Nvidia's Nemotron-Cascade 2 Achieves Gold-Medal AI Reasoning with 20x Fewer Parameters Than Its Nearest Rival
Nvidia open-sources a 30B mixture-of-experts model that activates only 3B parameters yet matches DeepSeek's 671B model on olympiad-level math and coding benchmarks.
Overview
Nvidia has released Nemotron-Cascade 2, an open-weight mixture-of-experts (MoE) language model that achieves gold-medal-level performance on three major international competitions while activating only 3 billion of its 30 billion total parameters. The model, its training data, and the full post-training pipeline have all been published under the Nvidia Open Model License, according to the model’s Hugging Face page.
The release makes Nemotron-Cascade 2 only the second open-weight model to reach gold-medal status on the 2025 International Mathematical Olympiad (IMO), the International Olympiad in Informatics (IOI), and the ICPC World Finals, after DeepSeek-V3.2-Speciale, a model with 671 billion parameters and 37 billion active parameters, as noted by Nvidia’s research page. That represents roughly 20 times fewer active parameters for comparable reasoning performance.
What We Know
On the 2025 IMO, the model scored 35 points, enough for a gold medal. It earned 439.3 points on the 2025 IOI and solved 10 of 12 problems in the ICPC World Finals, according to the Hugging Face model card. On AIME 2025, a widely used math benchmark, the model scored 92.4 without tools and 98.6 with tool-integrated reasoning. On LiveCodeBench v6, a coding benchmark drawn from competitive programming platforms, it reached 87.2, surpassing Qwen3.5-35B-A3B at 74.6 and Kimi-K2.5-1T at 85.0, as reported by VentureBeat.
The model supports a 262,144-token context window and operates in both a “thinking” mode with chain-of-thought reasoning and a standard instruct mode, according to the Hugging Face model card. It runs on a single GPU with tensor parallelism set to one, a significant practical advantage over frontier models that require multi-node clusters.
The Cascade RL Pipeline
The central technical contribution is the Cascade RL post-training framework, which Nvidia has open-sourced through the NeMo-RL repository. Rather than training a model on all domains simultaneously, Cascade RL applies reinforcement learning sequentially across instruction-following, multi-domain reasoning, code generation, and software engineering tasks, as described by Nvidia’s research page. This staged approach prevents catastrophic forgetting, a common failure mode in which optimizing for one domain degrades performance on another.
A second innovation, Multi-Domain On-Policy Distillation (MOPD), addresses the problem of benchmark regressions that can occur between Cascade RL stages. MOPD reuses intermediate checkpoints as internal teacher models, distilling the best performance from each stage into the final model without relying on external teacher models, according to VentureBeat.
Nvidia released the supervised fine-tuning dataset and the reinforcement learning training data alongside the model weights, all available through Hugging Face, as confirmed by the model card.
What We Don’t Know
Several questions remain open. The model’s agentic performance, while promising on internal benchmarks such as SWE-bench Verified (50.2) and tau-squared-Bench (58.9), has not yet been widely validated by independent researchers. It is unclear how Nemotron-Cascade 2 performs on real-world enterprise tasks that differ from competitive programming and olympiad-style problems.
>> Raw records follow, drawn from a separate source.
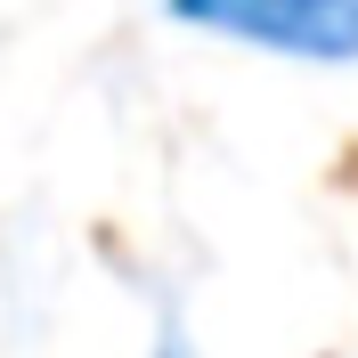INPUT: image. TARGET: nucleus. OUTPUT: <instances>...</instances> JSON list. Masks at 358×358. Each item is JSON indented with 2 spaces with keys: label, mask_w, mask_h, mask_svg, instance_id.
I'll return each instance as SVG.
<instances>
[{
  "label": "nucleus",
  "mask_w": 358,
  "mask_h": 358,
  "mask_svg": "<svg viewBox=\"0 0 358 358\" xmlns=\"http://www.w3.org/2000/svg\"><path fill=\"white\" fill-rule=\"evenodd\" d=\"M147 358H196V350H187V334H179V326H163V334H155V350H147Z\"/></svg>",
  "instance_id": "nucleus-2"
},
{
  "label": "nucleus",
  "mask_w": 358,
  "mask_h": 358,
  "mask_svg": "<svg viewBox=\"0 0 358 358\" xmlns=\"http://www.w3.org/2000/svg\"><path fill=\"white\" fill-rule=\"evenodd\" d=\"M171 24L212 41L293 57V66H358V0H163Z\"/></svg>",
  "instance_id": "nucleus-1"
}]
</instances>
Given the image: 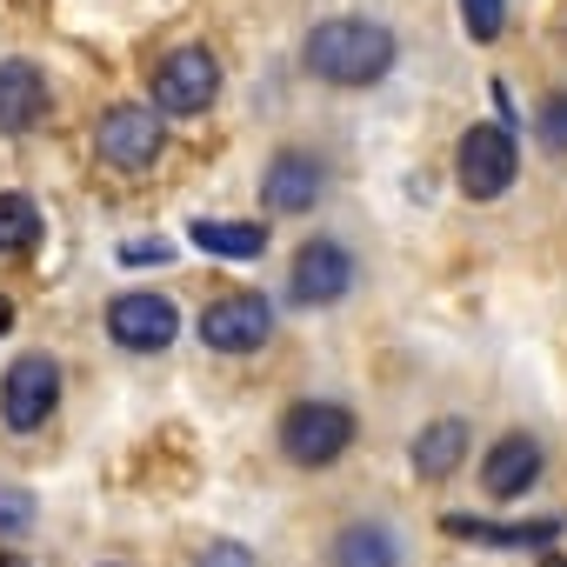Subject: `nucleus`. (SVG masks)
<instances>
[{
  "mask_svg": "<svg viewBox=\"0 0 567 567\" xmlns=\"http://www.w3.org/2000/svg\"><path fill=\"white\" fill-rule=\"evenodd\" d=\"M34 240H41V207H34V194L8 187L0 194V254H28Z\"/></svg>",
  "mask_w": 567,
  "mask_h": 567,
  "instance_id": "nucleus-16",
  "label": "nucleus"
},
{
  "mask_svg": "<svg viewBox=\"0 0 567 567\" xmlns=\"http://www.w3.org/2000/svg\"><path fill=\"white\" fill-rule=\"evenodd\" d=\"M540 141H547L554 154H567V94H554V101L540 107Z\"/></svg>",
  "mask_w": 567,
  "mask_h": 567,
  "instance_id": "nucleus-20",
  "label": "nucleus"
},
{
  "mask_svg": "<svg viewBox=\"0 0 567 567\" xmlns=\"http://www.w3.org/2000/svg\"><path fill=\"white\" fill-rule=\"evenodd\" d=\"M54 401H61V368H54L48 354H21V361L8 368V381H0V421H8L14 434L48 427Z\"/></svg>",
  "mask_w": 567,
  "mask_h": 567,
  "instance_id": "nucleus-4",
  "label": "nucleus"
},
{
  "mask_svg": "<svg viewBox=\"0 0 567 567\" xmlns=\"http://www.w3.org/2000/svg\"><path fill=\"white\" fill-rule=\"evenodd\" d=\"M8 328H14V301H8V295H0V334H8Z\"/></svg>",
  "mask_w": 567,
  "mask_h": 567,
  "instance_id": "nucleus-23",
  "label": "nucleus"
},
{
  "mask_svg": "<svg viewBox=\"0 0 567 567\" xmlns=\"http://www.w3.org/2000/svg\"><path fill=\"white\" fill-rule=\"evenodd\" d=\"M288 288H295L301 308H334V301L354 288L348 247H341V240H308V247L295 254V267H288Z\"/></svg>",
  "mask_w": 567,
  "mask_h": 567,
  "instance_id": "nucleus-8",
  "label": "nucleus"
},
{
  "mask_svg": "<svg viewBox=\"0 0 567 567\" xmlns=\"http://www.w3.org/2000/svg\"><path fill=\"white\" fill-rule=\"evenodd\" d=\"M394 534L374 527V520H354L341 540H334V567H394Z\"/></svg>",
  "mask_w": 567,
  "mask_h": 567,
  "instance_id": "nucleus-15",
  "label": "nucleus"
},
{
  "mask_svg": "<svg viewBox=\"0 0 567 567\" xmlns=\"http://www.w3.org/2000/svg\"><path fill=\"white\" fill-rule=\"evenodd\" d=\"M220 94V61L207 48H181L154 68V107L161 114H200Z\"/></svg>",
  "mask_w": 567,
  "mask_h": 567,
  "instance_id": "nucleus-6",
  "label": "nucleus"
},
{
  "mask_svg": "<svg viewBox=\"0 0 567 567\" xmlns=\"http://www.w3.org/2000/svg\"><path fill=\"white\" fill-rule=\"evenodd\" d=\"M267 334H274V315L260 295H220L200 315V348H214V354H254Z\"/></svg>",
  "mask_w": 567,
  "mask_h": 567,
  "instance_id": "nucleus-7",
  "label": "nucleus"
},
{
  "mask_svg": "<svg viewBox=\"0 0 567 567\" xmlns=\"http://www.w3.org/2000/svg\"><path fill=\"white\" fill-rule=\"evenodd\" d=\"M34 527V494L28 487H0V534H28Z\"/></svg>",
  "mask_w": 567,
  "mask_h": 567,
  "instance_id": "nucleus-19",
  "label": "nucleus"
},
{
  "mask_svg": "<svg viewBox=\"0 0 567 567\" xmlns=\"http://www.w3.org/2000/svg\"><path fill=\"white\" fill-rule=\"evenodd\" d=\"M354 441V414L334 401H295L288 421H280V454L295 467H334Z\"/></svg>",
  "mask_w": 567,
  "mask_h": 567,
  "instance_id": "nucleus-2",
  "label": "nucleus"
},
{
  "mask_svg": "<svg viewBox=\"0 0 567 567\" xmlns=\"http://www.w3.org/2000/svg\"><path fill=\"white\" fill-rule=\"evenodd\" d=\"M167 254H174V247H167L161 234H154V240H127V247H121V260H127V267H147V260H167Z\"/></svg>",
  "mask_w": 567,
  "mask_h": 567,
  "instance_id": "nucleus-22",
  "label": "nucleus"
},
{
  "mask_svg": "<svg viewBox=\"0 0 567 567\" xmlns=\"http://www.w3.org/2000/svg\"><path fill=\"white\" fill-rule=\"evenodd\" d=\"M194 247H207L220 260H254L267 247V227L260 220H194Z\"/></svg>",
  "mask_w": 567,
  "mask_h": 567,
  "instance_id": "nucleus-14",
  "label": "nucleus"
},
{
  "mask_svg": "<svg viewBox=\"0 0 567 567\" xmlns=\"http://www.w3.org/2000/svg\"><path fill=\"white\" fill-rule=\"evenodd\" d=\"M388 68H394V34L381 21L341 14V21H321L308 34V74H321L334 87H374Z\"/></svg>",
  "mask_w": 567,
  "mask_h": 567,
  "instance_id": "nucleus-1",
  "label": "nucleus"
},
{
  "mask_svg": "<svg viewBox=\"0 0 567 567\" xmlns=\"http://www.w3.org/2000/svg\"><path fill=\"white\" fill-rule=\"evenodd\" d=\"M48 114V74L34 61H0V127L28 134Z\"/></svg>",
  "mask_w": 567,
  "mask_h": 567,
  "instance_id": "nucleus-12",
  "label": "nucleus"
},
{
  "mask_svg": "<svg viewBox=\"0 0 567 567\" xmlns=\"http://www.w3.org/2000/svg\"><path fill=\"white\" fill-rule=\"evenodd\" d=\"M0 567H28V560H21V554H0Z\"/></svg>",
  "mask_w": 567,
  "mask_h": 567,
  "instance_id": "nucleus-24",
  "label": "nucleus"
},
{
  "mask_svg": "<svg viewBox=\"0 0 567 567\" xmlns=\"http://www.w3.org/2000/svg\"><path fill=\"white\" fill-rule=\"evenodd\" d=\"M107 334L127 348V354H161L174 334H181V315L167 295H121L107 308Z\"/></svg>",
  "mask_w": 567,
  "mask_h": 567,
  "instance_id": "nucleus-9",
  "label": "nucleus"
},
{
  "mask_svg": "<svg viewBox=\"0 0 567 567\" xmlns=\"http://www.w3.org/2000/svg\"><path fill=\"white\" fill-rule=\"evenodd\" d=\"M520 174V147H514V127H467L461 147H454V181L467 200H501Z\"/></svg>",
  "mask_w": 567,
  "mask_h": 567,
  "instance_id": "nucleus-3",
  "label": "nucleus"
},
{
  "mask_svg": "<svg viewBox=\"0 0 567 567\" xmlns=\"http://www.w3.org/2000/svg\"><path fill=\"white\" fill-rule=\"evenodd\" d=\"M321 187H328V174H321V161L315 154H274L267 161V174H260V200L274 207V214H308L315 200H321Z\"/></svg>",
  "mask_w": 567,
  "mask_h": 567,
  "instance_id": "nucleus-10",
  "label": "nucleus"
},
{
  "mask_svg": "<svg viewBox=\"0 0 567 567\" xmlns=\"http://www.w3.org/2000/svg\"><path fill=\"white\" fill-rule=\"evenodd\" d=\"M540 567H567V560H540Z\"/></svg>",
  "mask_w": 567,
  "mask_h": 567,
  "instance_id": "nucleus-25",
  "label": "nucleus"
},
{
  "mask_svg": "<svg viewBox=\"0 0 567 567\" xmlns=\"http://www.w3.org/2000/svg\"><path fill=\"white\" fill-rule=\"evenodd\" d=\"M461 21H467V34L487 48V41H501V28H507V0H461Z\"/></svg>",
  "mask_w": 567,
  "mask_h": 567,
  "instance_id": "nucleus-18",
  "label": "nucleus"
},
{
  "mask_svg": "<svg viewBox=\"0 0 567 567\" xmlns=\"http://www.w3.org/2000/svg\"><path fill=\"white\" fill-rule=\"evenodd\" d=\"M461 461H467V427L461 421H434V427L414 434V474L421 481H447Z\"/></svg>",
  "mask_w": 567,
  "mask_h": 567,
  "instance_id": "nucleus-13",
  "label": "nucleus"
},
{
  "mask_svg": "<svg viewBox=\"0 0 567 567\" xmlns=\"http://www.w3.org/2000/svg\"><path fill=\"white\" fill-rule=\"evenodd\" d=\"M447 534H474V540H520V547L534 540V547H540V540H554V534H560V520H540V527H474V520L447 514Z\"/></svg>",
  "mask_w": 567,
  "mask_h": 567,
  "instance_id": "nucleus-17",
  "label": "nucleus"
},
{
  "mask_svg": "<svg viewBox=\"0 0 567 567\" xmlns=\"http://www.w3.org/2000/svg\"><path fill=\"white\" fill-rule=\"evenodd\" d=\"M161 141H167V127H161L154 107H107L101 127H94L101 161H107V167H127V174L154 167V161H161Z\"/></svg>",
  "mask_w": 567,
  "mask_h": 567,
  "instance_id": "nucleus-5",
  "label": "nucleus"
},
{
  "mask_svg": "<svg viewBox=\"0 0 567 567\" xmlns=\"http://www.w3.org/2000/svg\"><path fill=\"white\" fill-rule=\"evenodd\" d=\"M540 481V447L527 441V434H501L494 447H487V461H481V487L494 494V501H514V494H527Z\"/></svg>",
  "mask_w": 567,
  "mask_h": 567,
  "instance_id": "nucleus-11",
  "label": "nucleus"
},
{
  "mask_svg": "<svg viewBox=\"0 0 567 567\" xmlns=\"http://www.w3.org/2000/svg\"><path fill=\"white\" fill-rule=\"evenodd\" d=\"M194 567H254V554H247L240 540H214V547H207Z\"/></svg>",
  "mask_w": 567,
  "mask_h": 567,
  "instance_id": "nucleus-21",
  "label": "nucleus"
}]
</instances>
The Nvidia Open Model License, while permitting broad use, imposes certain restrictions that have not yet been fully examined by the open-source community. Whether it meets the Open Source Initiative’s definition of open source remains to be determined.
It is also unclear how much the model’s performance depends on Nvidia-specific hardware optimizations. The predecessor model, Nemotron 3 Super, was explicitly optimized for Blackwell GPUs with native NVFP4 precision, and whether Cascade 2 carries similar hardware dependencies has not been detailed.
Analysis
Nemotron-Cascade 2 reflects a broader shift in the AI industry away from scaling model size toward what Nvidia’s research describes as “intelligence density” — achieving maximum capability per active parameter. The 20-to-1 parameter efficiency gap between Cascade 2 and DeepSeek-V3.2-Speciale suggests that post-training methodology, rather than raw model scale, is becoming the primary differentiator in frontier reasoning performance.
For enterprises, the practical implications are significant. A model that runs on a single GPU while matching the reasoning capabilities of cluster-scale competitors could lower the barrier to deploying advanced AI reasoning in production. The open release of the training pipeline, not just the model weights, means organizations can apply the Cascade RL methodology to their own models and domains.
The release also positions Nvidia as an increasingly active participant in the open-weight AI model ecosystem, complementing its dominant hardware business with software and model contributions that could help drive adoption of its GPU platforms.